— Excerpt —

The one thing that stood out during that visit beyond the massive scale of the operation was the people and the pride they have in producing something in the United States for golfers to enjoy.

Chicopee & Spalding Manufacturing History

The ball plant and surrounding area where it is located is rich in manufacturing history dating back to the American revolutionary war, and the facade of the historical red brick building in Chicopee has remained mostly unchanged since it was the original Spalding manufacturing plant dating all the way back to the late 1800s. It was during this time in history when the plant produced baseballs, gloves, footballs, basketballs, tennis rackets, persimmon woods, irons—and of course golf balls, starting in 1896.

A lot of innovations relating to various sports have occurred inside of these walls and the funny thing is, Callaway’s marketing slogan for Chrome Soft— “The ball that changed the ball” could apply to a multitude of sports including:

  • Baseball – since Spalding developed the first Major League ball to become the official baseball of the National League in 1876.

— Stored data —
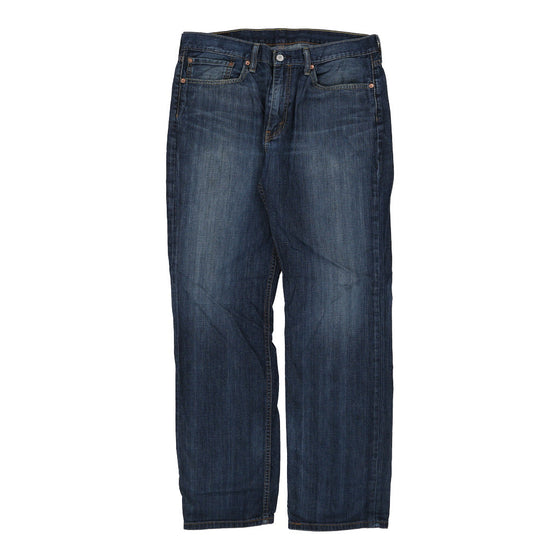 Vintage dark wash Levis Jeans - mens 35" waist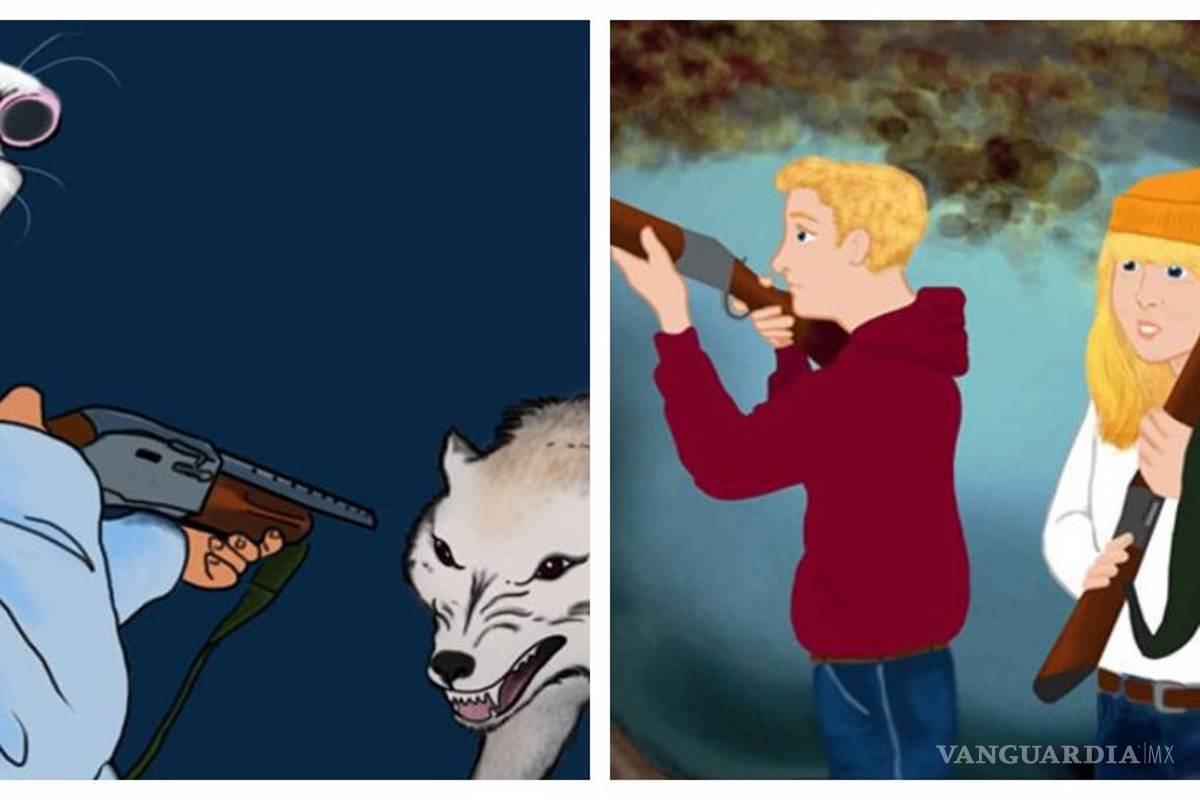 Buscan crear interés en los niños por las armas en EU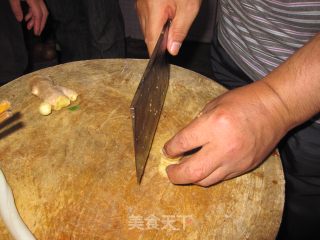 【鲁菜】蒸扣肉的做法步骤：9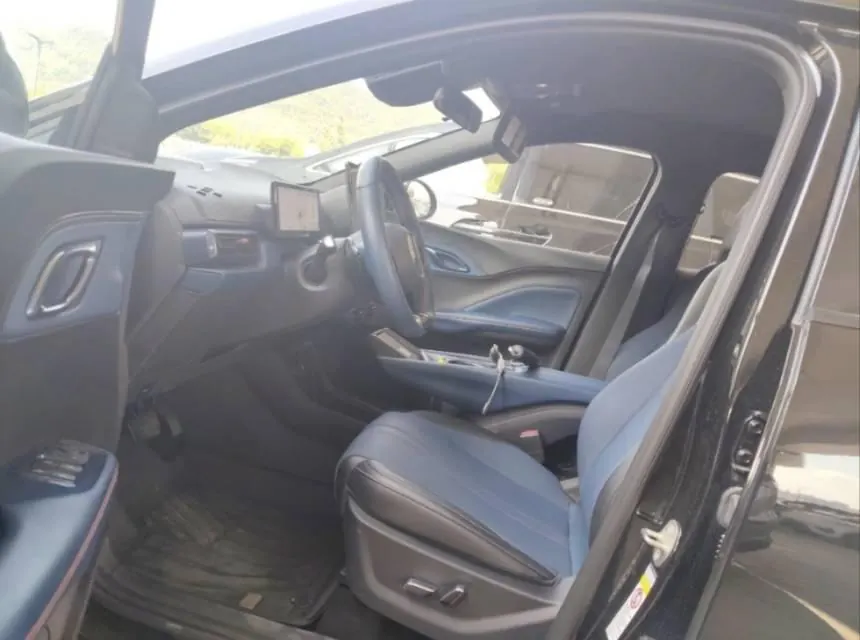 BYD 2025 Seagull Smart Driving Edition 405km Flying Edition Automatic Gear 6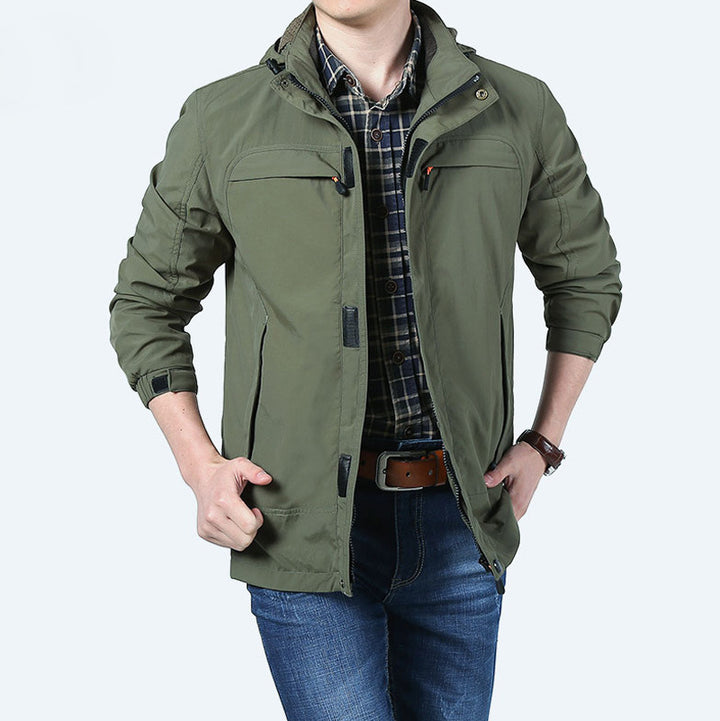 Herren Technische Übergangsjacke Drune 1787796816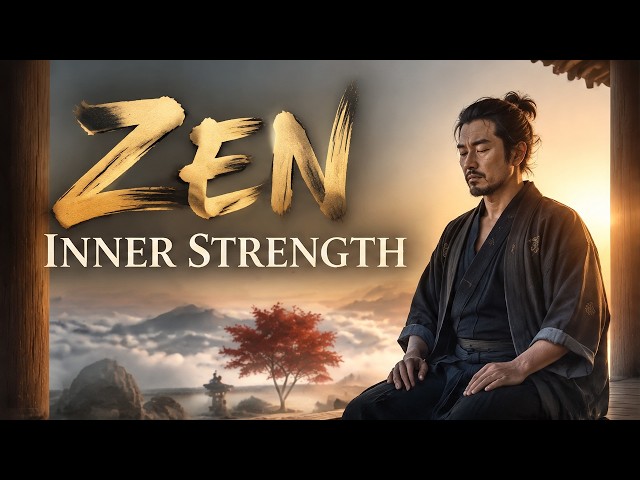 Japanese Zen Ambient Music for Meditation & Inner Strenght - YouTube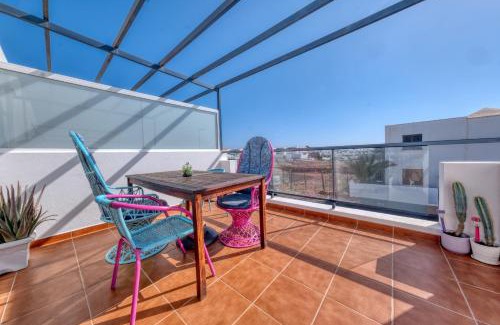Playa Honda House | The mermaid House- Playa Honda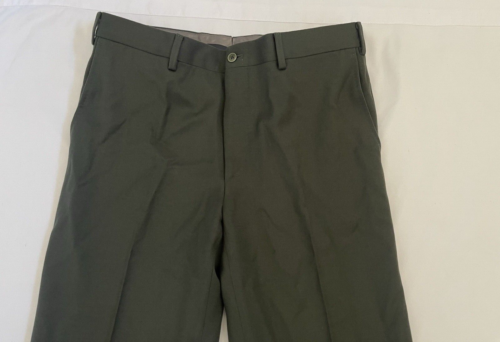 Ravazzolo Army Green Pants - Picture 14 of 18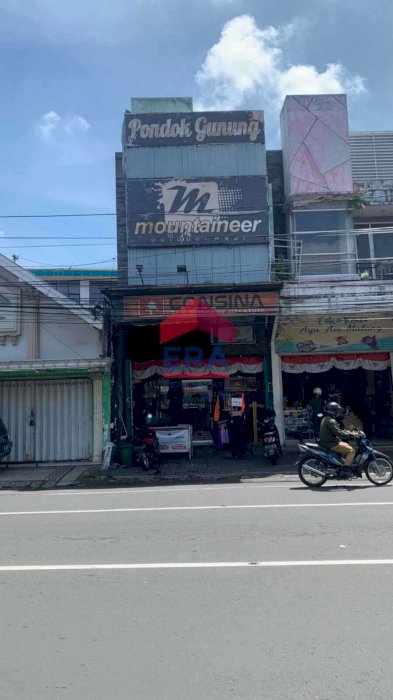 Dijual Ruko di Jalan MT Haryono Malang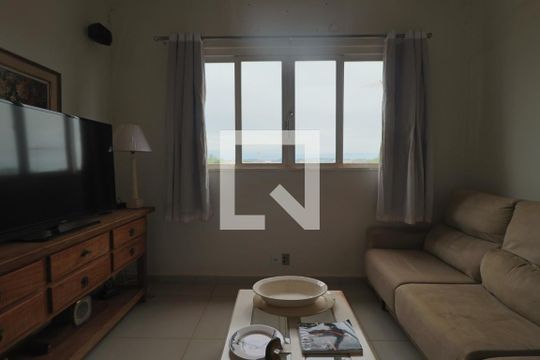 Sala 2 de casa para alugar com 6 quartos, 200m² em Jardim Sumare, Ribeirão Preto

— Required work —
Repeat the passage of the Chicopee ball plant excerpt starting with "The one thing" and going on through "starting in 1896.", swapping "facade" for "front".

— Solution for this problem —
The one thing that stood out during that visit beyond the massive scale of the operation was the people and the pride they have in producing something in the United States for golfers to enjoy.

Chicopee & Spalding Manufacturing History

The ball plant and surrounding area where it is located is rich in manufacturing history dating back to the American revolutionary war, and the front of the historical red brick building in Chicopee has remained mostly unchanged since it was the original Spalding manufacturing plant dating all the way back to the late 1800s. It was during this time in history when the plant produced baseballs, gloves, footballs, basketballs, tennis rackets, persimmon woods, irons—and of course golf balls, starting in 1896.